The man looked up from his paperwork.
“Good morning, sir. You must be the new OIC.”
“I am.”
The diver stood, came from behind the desk and extended his hand.
“Welcome aboard, sir. I’m Chief Keating.”
“Lieutenant James Jascinski.”
“Great. Well you actually came on a bad day, sir. Most of the det is gone right now. Warrant Officer Fontaine, Senior Chief Reed, Petty Officer Quinn, and Petty Officer Sinclair are on a Secret Service job. Petty Officer Ball, he’s a new guy, is at Hazardous Materials Preparer’s Course. So, SK1 Delgado and I are the only ones in house.”
“What did you say Ball was doing?”
“Haz-Prep Course, sir. We have to have at least one person on the det certified to ship hazardous materials on aircraft. They learn how to properly package, store, and most important to prepare the paperwork required when we travel with explosives, diving gas, ammunition, fuel…”
“Got it. Fontaine and the others on the Secret Service op, where’d they go?”
“Houston, Texas, sir. The President comes in there about once a quarter.”
“Hmm… good. We do much Secret Service support here?”
“Not really, sir. We pretty much eat, sleep, and breathe MCM.”
“That is what I’ve heard, Chief. So, are you busy right now? I’d like to get the lay of the land.”
“A tour? No problem, sir. We can do that.”
Adjacent to the offices in the front of the building was a conference room. After the conference room was the passage to the rear of the building. There was a locker room with showers and a large vault shared by both detachments that housed all of the classified material.
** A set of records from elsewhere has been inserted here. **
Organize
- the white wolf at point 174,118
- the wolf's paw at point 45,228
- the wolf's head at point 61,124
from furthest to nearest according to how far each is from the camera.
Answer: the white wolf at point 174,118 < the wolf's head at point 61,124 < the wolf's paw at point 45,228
The six inch steel door was open but an inner door that looked like a gate was closed. Inside was a skinny black man dressed in utes and boots. His blue t-shirt had bold yellow letters on the back that read:
BOMB SQUAD
TECHNICIAN
IF YOU SEE THIS MAN RUNNING
TRY TO KEEP UP!
Chief Keating knocked on the cage.
“Hey Dee, come meet the new OIC.”
The Tech stood and opened the cage.
“Hi, sir. SK1 Delgado. Guys call me ‘Dee.’”
“Nice to meet you, I’m Lieutenant James Jascinski.”
“Welcome to Ingleside.”
“Thanks.”
Keating spoke up.
“Delgado’s is in charge of publications and manuals. He maintains all pubs classified and unclassified. He also controls all of the crypto gear, radios, encrypted GPS and the like.”
“Good, I’m sure we’ll be doing a turnover of secret material in the next few days. I look forward to getting to know you.”
“Me too, sir.”
“What are you doing now?”
“Downloading message traffic. We get it right here in the vault via that desktop computer over the base LAN.”
“Great. We’ll let you get back to it.”
“Yes, sir.”
The rear of the building had a dive locker for maintenance and storage of all the diving gear, an equipment office, an equipment storage room, and the highbay.